Pubblicato il 02 gennaio 2015 da redazione

CARACAS –Anche Enzo Scarano e Leopoldo Lòpez sono stati presenti, seppur indirettamente, alla grande festa che ha accompagnato la cerimonia di investitura del presidente Dilma Rousseff che, rieletta nelle scorse elezioni, governerà il Brasile per altri 4 anni. Ed infatti, stando a indiscrezioni raccolte dalle agenzie di stampa internazionali, anche se mai menzionati, sono stati al centro dell’attenzione durante la brevissima conversazione tra il presidente del Venezuela, Nicolàs Maduro, e il vicepresidente nordamericano, Joseph Biden.
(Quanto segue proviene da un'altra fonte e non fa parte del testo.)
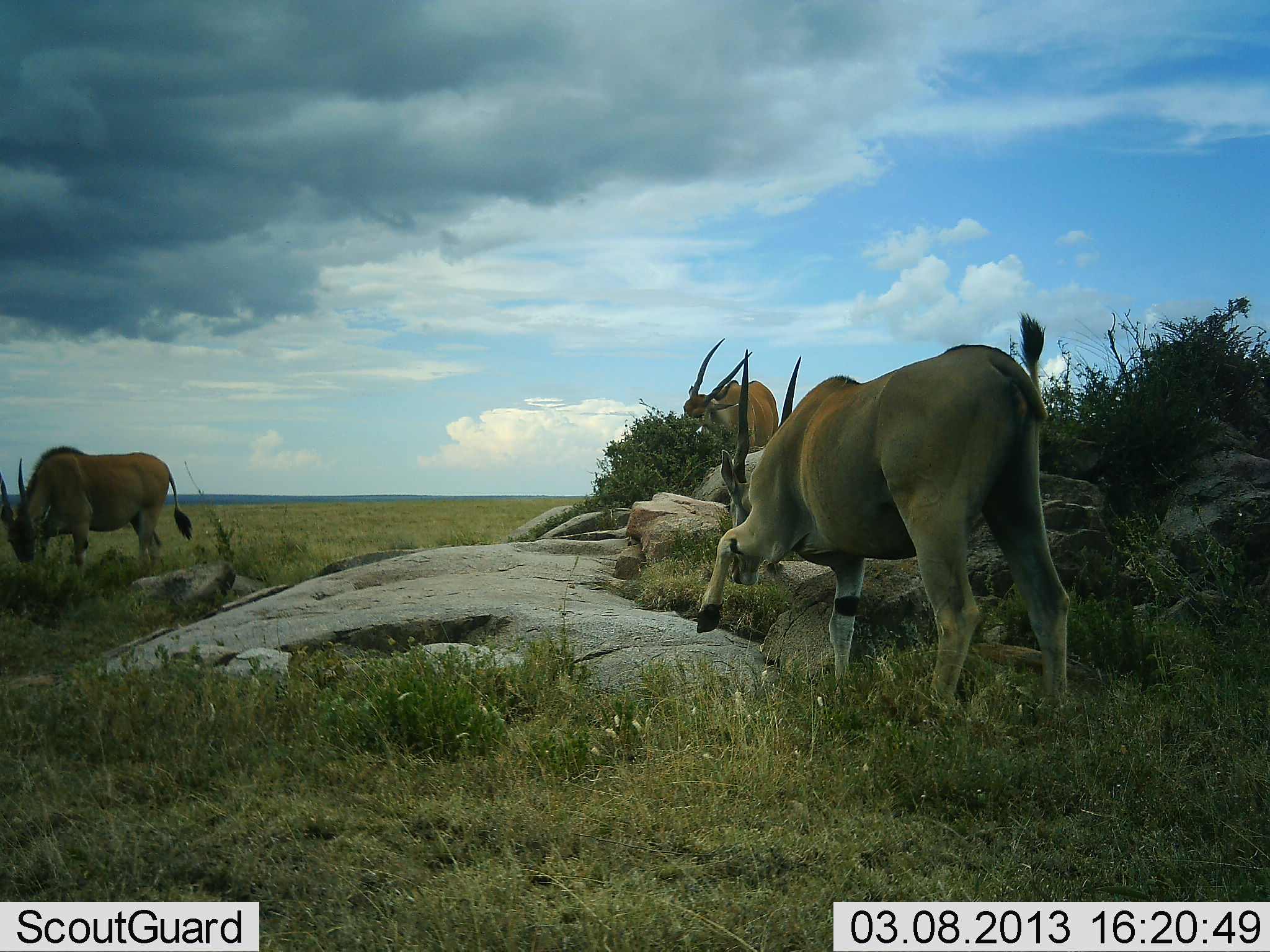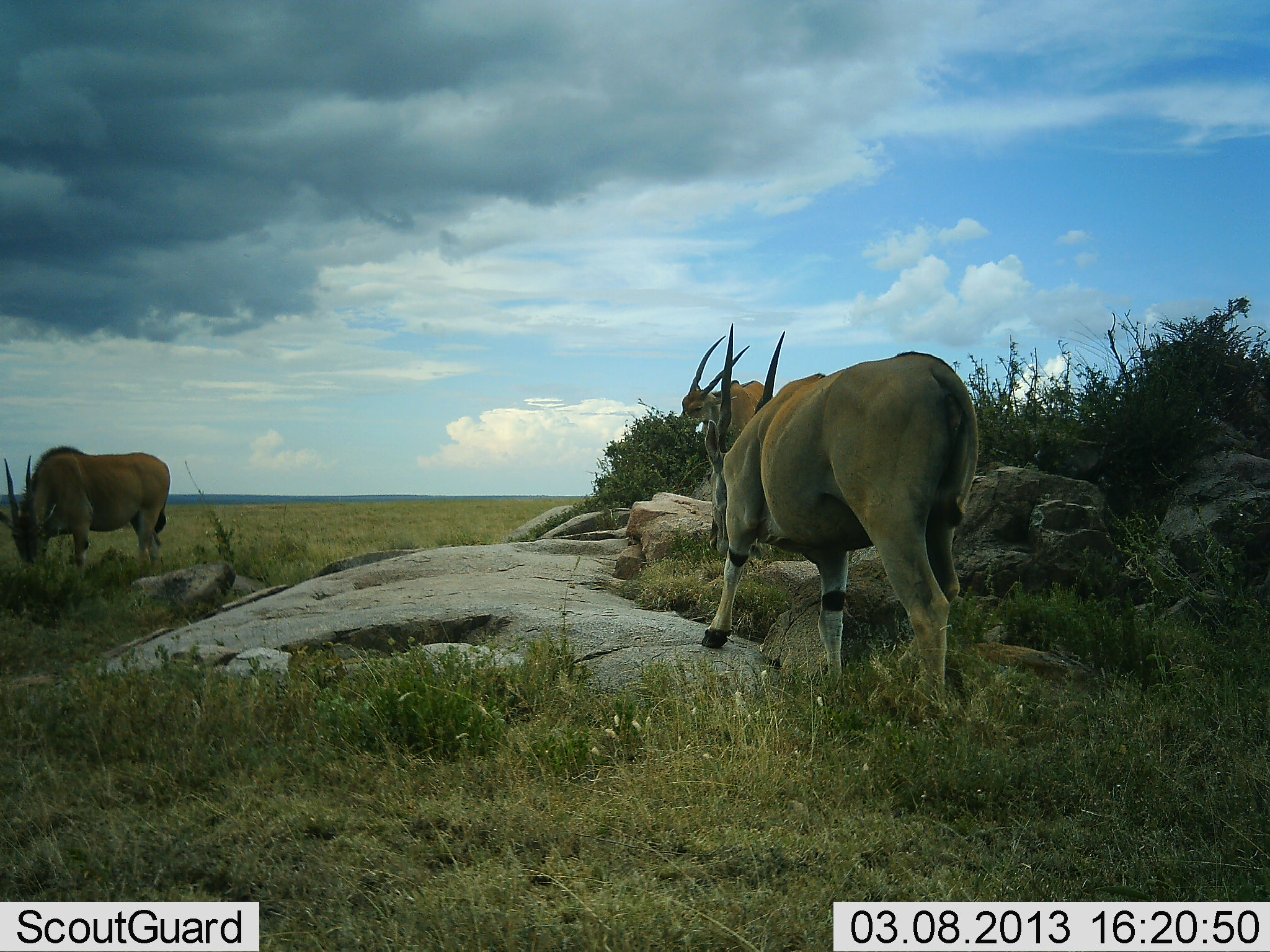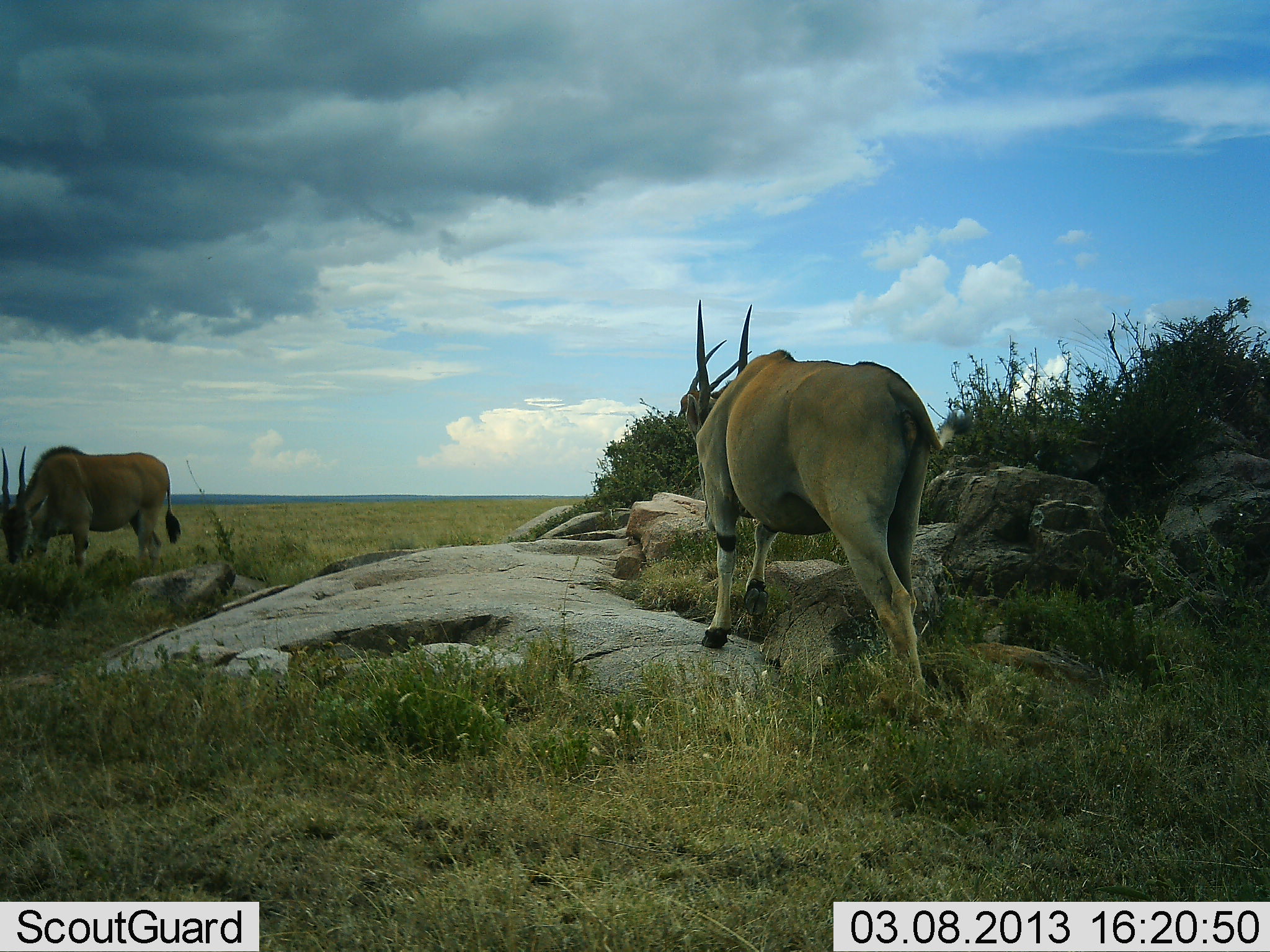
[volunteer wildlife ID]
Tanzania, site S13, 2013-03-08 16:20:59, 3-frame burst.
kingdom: Animalia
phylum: Chordata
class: Mammalia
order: Artiodactyla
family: Bovidae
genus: Tragelaphus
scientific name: Tragelaphus oryx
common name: eland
Eland (Tragelaphus oryx), count 3. Behavior (volunteer vote fractions): standing 44%, resting 0%, moving 49%, interacting 0%. Young present (vote fraction): 0%. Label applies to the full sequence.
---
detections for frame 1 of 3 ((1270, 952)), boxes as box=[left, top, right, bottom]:
animal: box=[694, 311, 1074, 731]; box=[0, 446, 194, 578]; box=[684, 339, 777, 454]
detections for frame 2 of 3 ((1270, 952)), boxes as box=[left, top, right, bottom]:
animal: box=[694, 322, 982, 731]; box=[4, 445, 170, 576]; box=[679, 336, 768, 454]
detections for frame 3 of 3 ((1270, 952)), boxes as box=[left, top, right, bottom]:
animal: box=[687, 300, 979, 719]; box=[2, 439, 181, 584]; box=[679, 340, 752, 438]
Il capo dello Stato, stando a una ricostruzione dell’Agenzia spagnola Efe, avrebbe chiesto di incontrare, seppure per pochi minuti, il vicepresidente nordamericano. Durante il colloquio il presidente Maduro avrebbe ribadito il desiderio del Venezuela di avere migliori rapporti con gli Stati Uniti.

Joseph Biden, dal canto suo, avrebbe sottolineato che questo è anche desiderio degli Stati Uniti.

– Anche noi – avrebbe detto il vicepresidente Biden – desideriamo un miglior rapporto con il Venezuela.

Poi, pur senza nominarli, ha fatto riferimento a Enzo Scarano, Leopoldo Lòpez, Daniel Ceballos e in generale a tutti i leaders politici oggi in carcere.

– Ci decisione importante che il governo deve prendere – avrebbe detto Biden -. Fra queste, la liberazione dei prigionieri politici.

Maduro, sempre secondo le indiscrezioni, avrebbe affrontato anche il tema dei funzionari venezuelani oggi nella ‘black list” nordamericana per presunte violazioni dei Diritti Umani. Il vicepresidente si sarebbe limitato a sottolineare che si tratta di sanzioni che colpiscono solo i funzionari che hanno violato i diritti umani e non il popolo venezuelano.